De nombreuses zones ont été déclarées à nouveau habitables par les autorités à la suite de travaux intensifs de décontamination ces dernières années.
Mais beaucoup des « déplacés » de Fukushima sont réticents à revenir, en dépit d'incitations financières de l'Etat et de loyers bon marché.
L'exode des deux pasteurs et de leurs fidèles a duré environ un an, de Fukushima à Yamagata, un autre département plus à l'ouest, puis à Tokyo, avant de s'installer à Izumi, un quartier de la ville côtière d'Iwaki dans le département de Fukushima, à soixante kilomètres de leur ancienne église.
L'un des paroissiens a péri dans le tsunami, et plusieurs autres durant l'évacuation. D'autres ont enduré des brimades car les « déplacés » de Fukushima étaient souvent mal vus au Japon, beaucoup craignant à tort que les personnes irradiées soient contagieuses.

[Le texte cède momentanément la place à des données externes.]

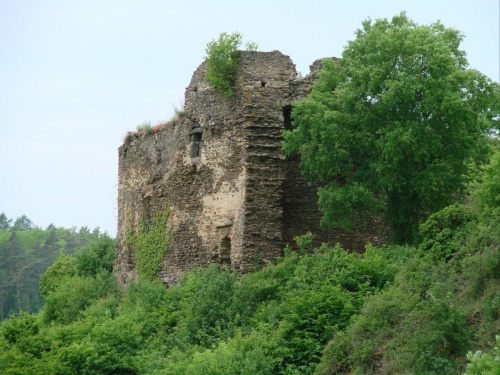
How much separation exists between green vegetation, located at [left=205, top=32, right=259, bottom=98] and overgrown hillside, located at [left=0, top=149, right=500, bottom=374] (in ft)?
15.5

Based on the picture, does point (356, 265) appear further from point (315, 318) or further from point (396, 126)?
point (396, 126)

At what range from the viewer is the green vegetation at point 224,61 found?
79.3 feet

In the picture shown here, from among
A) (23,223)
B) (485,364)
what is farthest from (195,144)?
(23,223)

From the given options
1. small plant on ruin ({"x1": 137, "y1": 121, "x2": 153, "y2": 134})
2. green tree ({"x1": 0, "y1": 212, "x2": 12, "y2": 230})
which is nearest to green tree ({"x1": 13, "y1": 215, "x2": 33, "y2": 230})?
green tree ({"x1": 0, "y1": 212, "x2": 12, "y2": 230})

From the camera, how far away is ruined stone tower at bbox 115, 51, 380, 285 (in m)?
23.2

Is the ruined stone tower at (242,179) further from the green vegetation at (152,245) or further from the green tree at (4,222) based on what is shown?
the green tree at (4,222)

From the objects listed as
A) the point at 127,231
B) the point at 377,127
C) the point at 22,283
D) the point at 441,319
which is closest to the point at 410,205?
the point at 377,127

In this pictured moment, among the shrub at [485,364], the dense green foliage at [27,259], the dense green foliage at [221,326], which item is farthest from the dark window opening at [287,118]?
the dense green foliage at [27,259]

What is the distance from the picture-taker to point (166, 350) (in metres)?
20.1

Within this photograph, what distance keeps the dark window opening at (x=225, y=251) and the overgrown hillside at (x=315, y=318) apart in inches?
25.4

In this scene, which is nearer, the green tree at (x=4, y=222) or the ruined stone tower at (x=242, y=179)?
the ruined stone tower at (x=242, y=179)

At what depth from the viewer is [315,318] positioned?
18422mm

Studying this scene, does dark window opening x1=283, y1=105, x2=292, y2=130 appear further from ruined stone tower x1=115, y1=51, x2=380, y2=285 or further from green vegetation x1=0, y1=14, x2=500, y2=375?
green vegetation x1=0, y1=14, x2=500, y2=375

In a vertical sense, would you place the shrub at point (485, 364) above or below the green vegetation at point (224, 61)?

« C'était une année de turbulences », se rappelle Harumi Mottate, une ancienne fidèle de l'église d'Okuma âgée de 83 ans.
« Si je n'avais pas eu la foi, j'aurais été en colère face à ce qui m'arrivait ».
Rêve de cabanon
Les chrétiens au Japon représentent à peine 1,5% de la population du pays, où domine un synchrétisme shinto-bouddhiste.
L'histoire de la petite communauté baptiste de Fukushima remonte à 1947, quand un missionnaire américain s'était installé sur place, bâtissant au fil des ans une petite congrégation.
En 2013, les paroissiens évacués ont tenu leur premier culte dans leur nouvelle église d'Izumi, qui accueille d'anciens et de nouveaux fidèles.
Leur nouveau lieu de culte est un bâtiment moderne avec des vitraux, orienté dans la direction de l'église d'Okuma.
Mais le pasteur Akira Sato sent finalement que pour lui, Izumi n'est qu'une étape. Il rêve de rentrer un jour à Okuma, pour y vivre presque comme un ermite.
« J'y construirais peut-être un cabanon et je passerais le restant de ma vie là-bas », à méditer « chaque mot de la Bible » et à entonner des chants à la gloire de Dieu, imagine-t-il.
Il ne sera toutefois pas autorisé à revenir durablement à Okuma au plus tôt avant 2022, date à laquelle les autorités ont prévu de lever l'interdiction d'accès, après la fin des travaux de décontamination dans les environs de l'église.
« Je crois que Fukushima est une terre bénie de Dieu. Pour la douleur et le chagrin que nous avons endurés, je crois que nous serons doublement ou triplement bénis par rapport à d'autres endroits », assure-t-il.